In my research in Detroit, folks would tell me, “I have a backyard garden … and I contribute to the food that’s grown in the community garden, I don’t harvest anything there. I do it because this is for us.” That’s a collective agency that we don’t talk about.

How do you connect Black farmers to other seminal Black thinkers in the book? You have a different take on the relationship between W.E.B. Du Bois (who is often framed as an elitist who only wanted to educate the “talented tenth,”) and Booker T. Washington, (who is often framed as telling Black people to stay on the land and not aim higher). Both frames lack nuance.

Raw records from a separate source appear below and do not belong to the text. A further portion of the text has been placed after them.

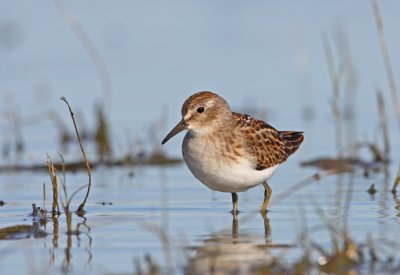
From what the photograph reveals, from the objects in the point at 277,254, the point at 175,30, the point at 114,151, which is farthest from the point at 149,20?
the point at 277,254

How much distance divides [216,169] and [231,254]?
1607 mm

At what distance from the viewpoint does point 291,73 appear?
573 inches

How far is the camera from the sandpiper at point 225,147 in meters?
8.09

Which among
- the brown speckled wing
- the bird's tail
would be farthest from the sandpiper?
the bird's tail

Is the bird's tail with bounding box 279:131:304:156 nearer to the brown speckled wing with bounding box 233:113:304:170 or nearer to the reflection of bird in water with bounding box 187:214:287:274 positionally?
the brown speckled wing with bounding box 233:113:304:170

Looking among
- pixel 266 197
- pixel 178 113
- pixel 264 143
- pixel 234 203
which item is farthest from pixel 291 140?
pixel 178 113

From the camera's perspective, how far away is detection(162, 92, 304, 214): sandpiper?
8.09m

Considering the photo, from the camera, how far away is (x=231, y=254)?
653 cm

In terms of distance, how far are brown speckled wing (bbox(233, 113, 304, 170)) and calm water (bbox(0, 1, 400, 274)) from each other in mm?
385

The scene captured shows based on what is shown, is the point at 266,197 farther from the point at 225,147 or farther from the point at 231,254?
the point at 231,254

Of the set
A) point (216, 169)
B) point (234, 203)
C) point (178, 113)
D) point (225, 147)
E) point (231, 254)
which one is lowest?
point (231, 254)

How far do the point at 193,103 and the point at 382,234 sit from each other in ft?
7.14

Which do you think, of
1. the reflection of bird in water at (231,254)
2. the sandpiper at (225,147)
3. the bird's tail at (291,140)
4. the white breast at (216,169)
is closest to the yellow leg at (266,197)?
the sandpiper at (225,147)

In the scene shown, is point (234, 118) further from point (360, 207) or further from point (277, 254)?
point (277, 254)
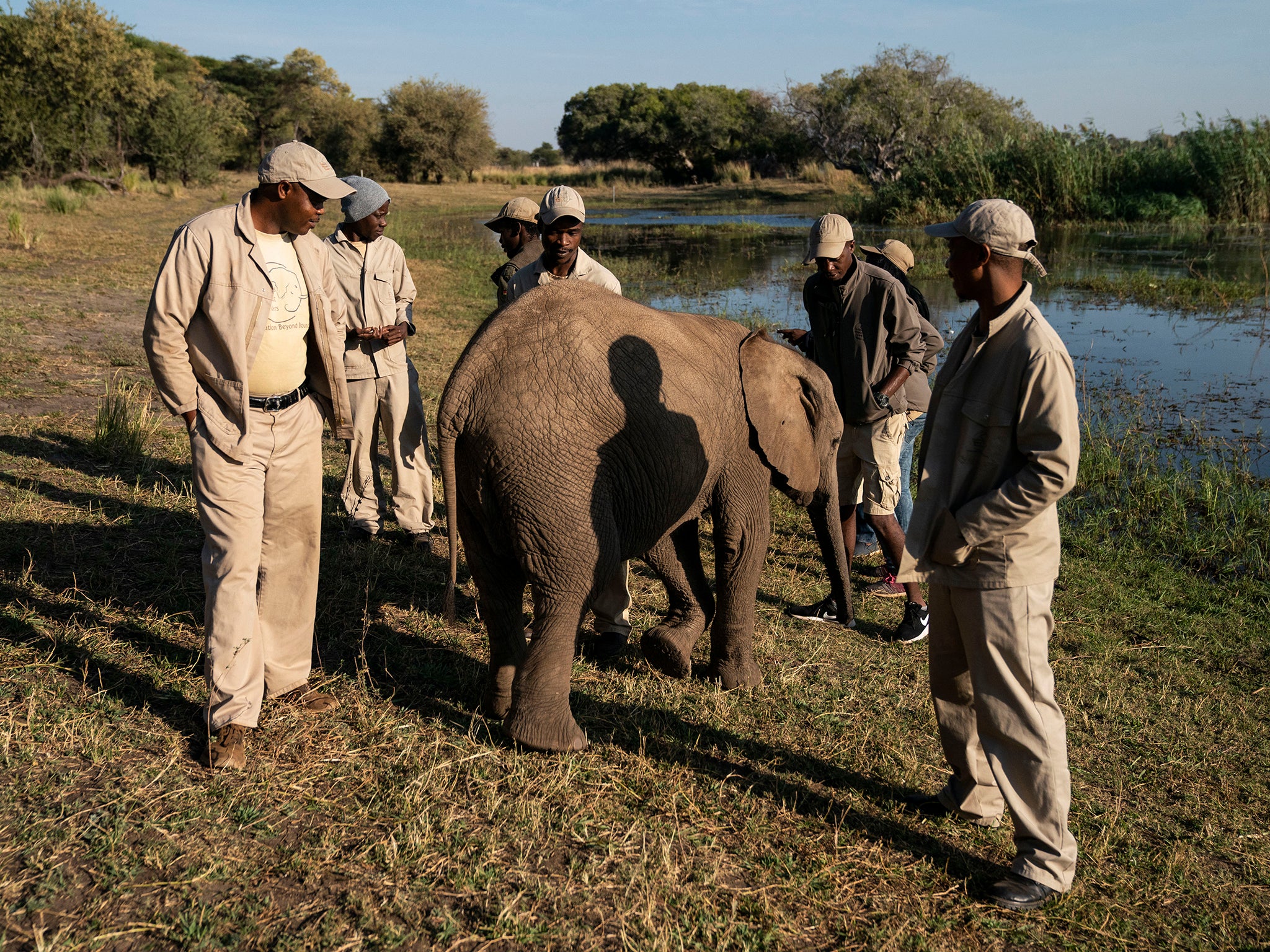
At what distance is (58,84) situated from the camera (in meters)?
31.5

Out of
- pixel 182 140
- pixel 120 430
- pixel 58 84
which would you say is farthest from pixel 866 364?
pixel 182 140

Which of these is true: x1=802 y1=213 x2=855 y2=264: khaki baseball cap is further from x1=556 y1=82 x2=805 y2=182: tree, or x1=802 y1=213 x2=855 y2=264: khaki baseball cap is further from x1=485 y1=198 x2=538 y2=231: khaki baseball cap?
x1=556 y1=82 x2=805 y2=182: tree

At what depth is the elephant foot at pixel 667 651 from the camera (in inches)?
196

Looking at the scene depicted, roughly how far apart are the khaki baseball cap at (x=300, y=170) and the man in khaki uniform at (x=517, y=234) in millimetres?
2342

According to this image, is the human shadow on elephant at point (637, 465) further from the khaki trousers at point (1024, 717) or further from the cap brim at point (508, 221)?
the cap brim at point (508, 221)

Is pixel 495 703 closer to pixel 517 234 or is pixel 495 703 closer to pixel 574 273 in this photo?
pixel 574 273

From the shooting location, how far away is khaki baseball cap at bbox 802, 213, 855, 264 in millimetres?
5383

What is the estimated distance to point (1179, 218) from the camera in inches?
954

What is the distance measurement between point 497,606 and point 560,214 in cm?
223

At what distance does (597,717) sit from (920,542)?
183 centimetres

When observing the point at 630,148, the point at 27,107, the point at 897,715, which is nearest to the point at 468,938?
the point at 897,715

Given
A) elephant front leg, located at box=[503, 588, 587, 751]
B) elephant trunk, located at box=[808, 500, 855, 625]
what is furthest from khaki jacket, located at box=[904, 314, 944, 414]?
elephant front leg, located at box=[503, 588, 587, 751]

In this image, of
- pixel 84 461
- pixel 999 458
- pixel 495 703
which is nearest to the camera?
pixel 999 458

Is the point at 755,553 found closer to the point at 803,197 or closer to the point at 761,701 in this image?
the point at 761,701
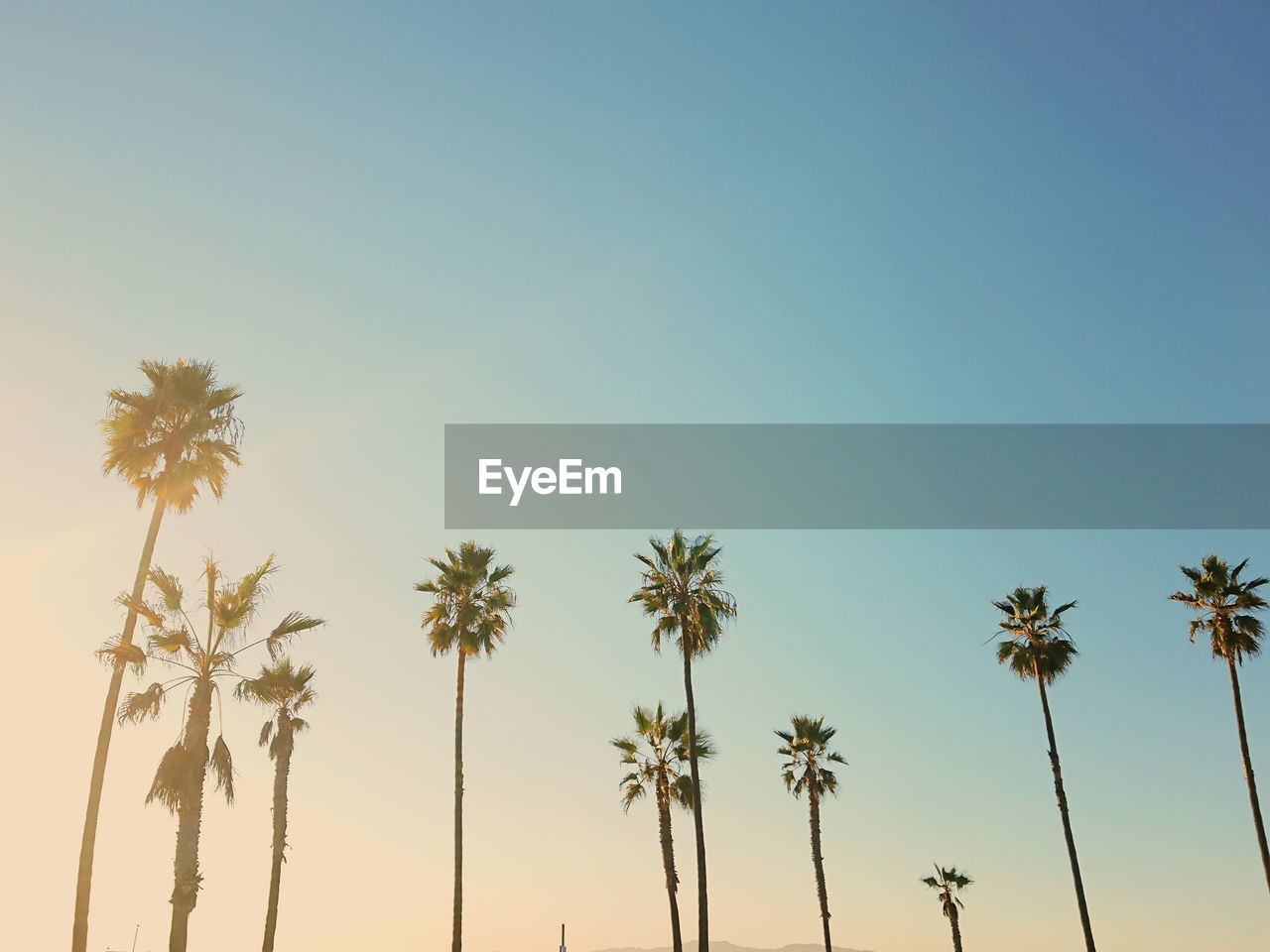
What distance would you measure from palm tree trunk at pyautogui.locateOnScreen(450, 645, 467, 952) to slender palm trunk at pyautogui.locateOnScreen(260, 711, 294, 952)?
817 cm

I was really cautious about this. But I thought: If Booker T. was talking about farmers, was that not 90 percent of the population? If Du Bois is talking about the talented tenth, what would happen if the two of them were actually in a room together to say, “Here’s 90, here’s 10, and this is how we’re going to get free.” Then as I read more and more about Du Bois, I realized that he stopped talking about the talented tenth, and really started investing in thinking about cooperatives in ways that people haven’t really understood until Jessica Gordon Nembhard’s book Collective Courage came out.

We don’t have to do binaries. What tools can we use from Washington? What tools can we use from Du Bois, George Washington Carver, and Hamer?

What’s your relationship to the soil? Because this book is chipping away at the idea that, after slavery, Black people wanted to remove themselves from agriculture.

I really love this question. I have some soil from [New Orleans’] Congo Square in a little container. I have soil from Hamer’s final resting place. I have soil from Burkett. I have soil from Tuskegee. Soil is a substance that I greatly revere. I have an immense amount of respect for the stories that soil holds. It’s not unlike the Equal Justice Initiatives Legacy Museum’s remembrance project [where people collect soil from places where people were lynched]. My connection to the soil is that I see freedom and a medium through which birth and death are connected.

This interview has been edited for length and clarity.